◆ TASK BRIEF ◆
Reproduce the data below word for word.

◆ EXERCISE DATA ◆

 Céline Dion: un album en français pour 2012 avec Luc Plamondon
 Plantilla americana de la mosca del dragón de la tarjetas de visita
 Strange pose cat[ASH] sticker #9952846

◆ YOUR SOLUTION ◆
 Céline Dion: un album en français pour 2012 avec Luc Plamondon
 Plantilla americana de la mosca del dragón de la tarjetas de visita
 Strange pose cat[ASH] sticker #9952846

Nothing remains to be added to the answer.